However, even more alarming are Moscow’s growing anti-access/area denial capabilities, according to a U.S. general.

US Air Force: Russia Has Closed Air Power Gap With NATO
Credit: U.S. Air Force via pixabay

NATO’s air superiority vis-à-vis Russia is waning, Air Force (USAF) General Frank Gorenc, the commander of U.S. Air Forces in Europe and Africa told an audience at this year’s Air and Space Conference held near Washington DC, according to

“The advantage that we had from the air, I can honestly say, is shrinking not only with respect to the aircraft that they’re producing, but the more alarming thing is their ability to create anti-access/area-denial [A2/AD] that are very well defended,” Gorenc said.

With his remarks, the general has joined a chorus of defense analysts and policy makers dispensing Cassandra-like warnings about the slipping technological edge of the United States military and the growing danger posed by effective countermeasures to American power primarily based on precision-strike regimes (See: “No More Easy Victories for the US Military?”).

According to the general, Russia accelerated the development of A2/AD capabilities during the 2008 war with Georgia and has heavily invested in fielding modern long-range surface-to-air missile systems (.e.g., the S-400) and other land-based A2/AD weapon systems based on their experience during the war. “They learned a lot along the way, and they made moves to close the asymmetric advantage posed by the quality of our air force; they’ve done it,” he emphasized.
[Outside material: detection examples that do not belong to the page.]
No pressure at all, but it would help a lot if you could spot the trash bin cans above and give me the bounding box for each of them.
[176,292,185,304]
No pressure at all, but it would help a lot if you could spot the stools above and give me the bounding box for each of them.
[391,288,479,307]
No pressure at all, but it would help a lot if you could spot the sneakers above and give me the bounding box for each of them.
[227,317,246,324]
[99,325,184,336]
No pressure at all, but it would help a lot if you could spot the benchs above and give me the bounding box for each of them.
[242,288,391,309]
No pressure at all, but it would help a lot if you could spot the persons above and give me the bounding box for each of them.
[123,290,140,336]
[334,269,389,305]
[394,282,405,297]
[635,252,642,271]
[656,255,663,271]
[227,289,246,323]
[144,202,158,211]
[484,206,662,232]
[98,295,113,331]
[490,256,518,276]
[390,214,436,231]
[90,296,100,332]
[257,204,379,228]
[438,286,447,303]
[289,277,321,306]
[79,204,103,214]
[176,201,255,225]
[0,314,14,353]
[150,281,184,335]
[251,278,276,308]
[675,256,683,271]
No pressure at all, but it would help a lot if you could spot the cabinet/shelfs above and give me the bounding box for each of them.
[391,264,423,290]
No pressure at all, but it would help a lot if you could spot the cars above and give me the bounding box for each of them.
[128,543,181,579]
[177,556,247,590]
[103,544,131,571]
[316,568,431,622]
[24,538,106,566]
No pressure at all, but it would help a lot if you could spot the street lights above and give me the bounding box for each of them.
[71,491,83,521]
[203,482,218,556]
“It’s one thing to address a aircraft threat that has increased significantly — which by the way it has — but clearly, surface to air missile systems are much cheaper, they’re much more available and that is a concern,” he added.

Gorenc was adamant that the proliferation of A2/AD capabilities poses a challenge to U.S. air power worldwide. “Up to this point, we have talked about anti-access/area denial with respect to the Pacific problem, but what I’m telling you is this is not just a Pacific problem. It’s as significant in Europe as it is anywhere else on the planet.”

Indeed, A2/AD capabilities are fundamentally undermining the essence of the American way of war (See: “The End of the American Way of War?”). “The American way of war requires a robust air reconnaissance … because we believe with air superiority, everything is possible and without it, nothing is possible. We just need to continue to work really hard to make sure that we can provide that to make the aspiration of our joint partners,” according to Gorenc.

The U.S. general called for the introduction of new tactics and training or rather a return to older training scenarios: “It’s pretty clear we’re going to have go back and start exercising some of the same stuff we used to do in the Cold War.” However, the growing technological capabilities of potential U.S. adversaries might also require the introduction of new operational concepts such as an emphasis on long-range strike operations (See: “Adios Top Gun: The End of the Fighter Jet?”).

“We’re going to have to extend the training that we do to allow for access into areas that are very well defended. We’re going to have to develop TTPs [tactics, techniques, and procedures] and continue to develop requirements that allow us to address that modern long-range SAM array,” according to Gorenc.